(Caption-style text data)
..............................

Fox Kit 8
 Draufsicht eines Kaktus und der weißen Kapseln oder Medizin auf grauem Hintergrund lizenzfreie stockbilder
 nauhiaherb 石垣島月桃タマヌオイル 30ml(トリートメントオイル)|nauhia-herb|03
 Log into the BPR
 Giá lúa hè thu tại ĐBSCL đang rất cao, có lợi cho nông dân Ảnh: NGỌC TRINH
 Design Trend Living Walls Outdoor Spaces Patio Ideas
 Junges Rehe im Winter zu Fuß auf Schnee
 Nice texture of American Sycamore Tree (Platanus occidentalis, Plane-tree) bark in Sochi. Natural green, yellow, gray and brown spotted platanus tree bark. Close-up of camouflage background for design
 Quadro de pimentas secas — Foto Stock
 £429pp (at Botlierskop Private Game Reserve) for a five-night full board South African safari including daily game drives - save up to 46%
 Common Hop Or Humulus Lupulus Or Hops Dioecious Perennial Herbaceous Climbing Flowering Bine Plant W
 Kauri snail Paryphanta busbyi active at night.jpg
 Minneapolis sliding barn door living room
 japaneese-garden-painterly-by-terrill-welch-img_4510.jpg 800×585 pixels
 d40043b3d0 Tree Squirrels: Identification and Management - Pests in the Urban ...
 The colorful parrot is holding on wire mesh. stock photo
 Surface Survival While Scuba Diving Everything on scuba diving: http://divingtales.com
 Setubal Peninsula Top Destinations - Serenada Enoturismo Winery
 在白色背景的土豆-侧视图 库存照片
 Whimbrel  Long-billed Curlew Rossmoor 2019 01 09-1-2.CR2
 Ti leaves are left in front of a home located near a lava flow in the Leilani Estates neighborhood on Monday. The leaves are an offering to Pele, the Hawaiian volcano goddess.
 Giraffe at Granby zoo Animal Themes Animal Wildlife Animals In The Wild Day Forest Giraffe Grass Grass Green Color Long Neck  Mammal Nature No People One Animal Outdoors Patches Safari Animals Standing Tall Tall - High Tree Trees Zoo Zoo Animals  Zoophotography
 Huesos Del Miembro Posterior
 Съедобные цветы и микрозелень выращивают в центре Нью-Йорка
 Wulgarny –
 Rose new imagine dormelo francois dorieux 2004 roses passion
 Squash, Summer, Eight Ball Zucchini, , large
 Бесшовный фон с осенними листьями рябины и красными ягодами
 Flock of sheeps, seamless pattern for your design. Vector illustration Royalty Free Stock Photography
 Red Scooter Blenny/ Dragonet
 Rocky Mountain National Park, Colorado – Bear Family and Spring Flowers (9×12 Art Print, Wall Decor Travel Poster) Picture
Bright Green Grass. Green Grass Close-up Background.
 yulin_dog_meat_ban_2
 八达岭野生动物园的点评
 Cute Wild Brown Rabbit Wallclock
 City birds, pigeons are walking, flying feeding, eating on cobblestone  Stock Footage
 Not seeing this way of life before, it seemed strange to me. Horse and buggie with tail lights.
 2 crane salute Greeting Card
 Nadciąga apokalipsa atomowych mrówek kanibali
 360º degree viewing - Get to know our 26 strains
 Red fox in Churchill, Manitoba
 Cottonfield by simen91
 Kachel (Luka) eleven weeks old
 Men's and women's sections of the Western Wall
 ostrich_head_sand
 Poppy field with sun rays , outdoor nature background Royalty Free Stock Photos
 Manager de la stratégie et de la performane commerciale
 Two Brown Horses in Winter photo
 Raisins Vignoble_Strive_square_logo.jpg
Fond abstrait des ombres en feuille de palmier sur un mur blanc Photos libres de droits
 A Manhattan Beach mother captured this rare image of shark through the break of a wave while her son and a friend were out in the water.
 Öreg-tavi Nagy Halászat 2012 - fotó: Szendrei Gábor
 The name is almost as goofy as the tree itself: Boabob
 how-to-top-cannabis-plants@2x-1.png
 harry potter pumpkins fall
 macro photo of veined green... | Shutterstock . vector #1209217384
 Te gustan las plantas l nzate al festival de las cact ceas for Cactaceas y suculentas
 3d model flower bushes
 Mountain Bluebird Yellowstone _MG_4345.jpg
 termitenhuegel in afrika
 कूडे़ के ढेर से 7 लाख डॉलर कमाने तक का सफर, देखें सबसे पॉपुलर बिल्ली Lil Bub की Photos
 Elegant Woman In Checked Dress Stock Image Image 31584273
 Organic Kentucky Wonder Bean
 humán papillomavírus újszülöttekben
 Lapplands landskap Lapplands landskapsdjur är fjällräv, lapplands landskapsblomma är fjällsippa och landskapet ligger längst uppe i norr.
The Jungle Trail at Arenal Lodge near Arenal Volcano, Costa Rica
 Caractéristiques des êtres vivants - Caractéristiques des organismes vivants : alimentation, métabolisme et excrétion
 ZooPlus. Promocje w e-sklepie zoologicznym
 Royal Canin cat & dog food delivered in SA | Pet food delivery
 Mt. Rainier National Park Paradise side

..............................

**WORK ORDER**.
Repeat exactly the lines above, starting with the first line of the records and finishing with the line holding "Junges Rehe im Winter zu Fuß auf Schnee". Add no other line.

**EXERCISE SOLUTION**.
Fox Kit 8
 Draufsicht eines Kaktus und der weißen Kapseln oder Medizin auf grauem Hintergrund lizenzfreie stockbilder
 nauhiaherb 石垣島月桃タマヌオイル 30ml(トリートメントオイル)|nauhia-herb|03
 Log into the BPR
 Giá lúa hè thu tại ĐBSCL đang rất cao, có lợi cho nông dân Ảnh: NGỌC TRINH
 Design Trend Living Walls Outdoor Spaces Patio Ideas
 Junges Rehe im Winter zu Fuß auf Schnee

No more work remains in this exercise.